Aditya Samant

Personal information
- Born: September 9, 2006 (age 19) Pune, India

Chess career
- Country: India
- Title: Grandmaster (2023)
- FIDE rating: 2535 (August 2026)
- Peak rating: 2545 (September 2026)

= Aditya Samant =

Indian chess grandmaster (born 2006)

Aditya Sachin Samant (born 2006) is an Indian chess grandmaster.

==Career==
Aditya began playing chess at the age of 6. He trained under Chandrashekhar Gokhale, Jayant Gokhale, Abhijit Kunte, and Alexander Goloshchapov.

Aditya earned his first GM norm at the Abu Dhabi Masters in August 2022 and his second GM norm at the El Llobregat Open in December 2023. He also crossed the 2500 rating mark in May 2023.

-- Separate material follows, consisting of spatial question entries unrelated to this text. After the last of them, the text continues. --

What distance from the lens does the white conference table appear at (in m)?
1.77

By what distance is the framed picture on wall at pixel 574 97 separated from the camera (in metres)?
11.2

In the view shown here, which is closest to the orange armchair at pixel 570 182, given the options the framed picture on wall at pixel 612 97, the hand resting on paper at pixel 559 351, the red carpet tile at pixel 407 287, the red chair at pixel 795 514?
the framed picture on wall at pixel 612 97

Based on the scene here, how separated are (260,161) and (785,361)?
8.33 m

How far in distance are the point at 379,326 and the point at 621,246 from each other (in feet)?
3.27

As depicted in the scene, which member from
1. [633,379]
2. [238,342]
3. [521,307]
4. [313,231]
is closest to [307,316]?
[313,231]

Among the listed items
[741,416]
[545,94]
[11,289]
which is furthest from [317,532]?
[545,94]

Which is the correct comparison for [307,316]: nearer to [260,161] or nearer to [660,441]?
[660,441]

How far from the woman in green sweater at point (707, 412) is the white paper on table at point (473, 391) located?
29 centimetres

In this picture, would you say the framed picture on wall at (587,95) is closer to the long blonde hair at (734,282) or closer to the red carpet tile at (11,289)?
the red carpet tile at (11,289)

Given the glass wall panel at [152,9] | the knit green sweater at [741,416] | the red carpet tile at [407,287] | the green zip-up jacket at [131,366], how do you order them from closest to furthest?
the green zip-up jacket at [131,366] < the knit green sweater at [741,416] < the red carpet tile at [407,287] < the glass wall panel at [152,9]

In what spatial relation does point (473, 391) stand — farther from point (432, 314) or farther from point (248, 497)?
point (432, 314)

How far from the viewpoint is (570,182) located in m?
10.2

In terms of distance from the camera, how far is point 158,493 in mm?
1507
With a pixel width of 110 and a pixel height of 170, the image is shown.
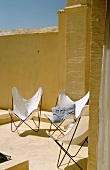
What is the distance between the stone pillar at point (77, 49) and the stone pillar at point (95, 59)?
9.66 ft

In July 2023, Aditya became a grandmaster after earning his final norm at the Master Tournament of the Biel International Chess Festival by drawing against Bu Xiangzhi in the 8th round of the 9-round tournament. He only needed to play the final game against Aryan Chopra to secure the title, regardless of the game's result.

==Personal life==
Aditya is studying computer science at the University of Texas at Dallas. He previously studied science at the CBSE, Suryadatta National School, Pune and in Abhinava Vidyalaya English Medium Primary School.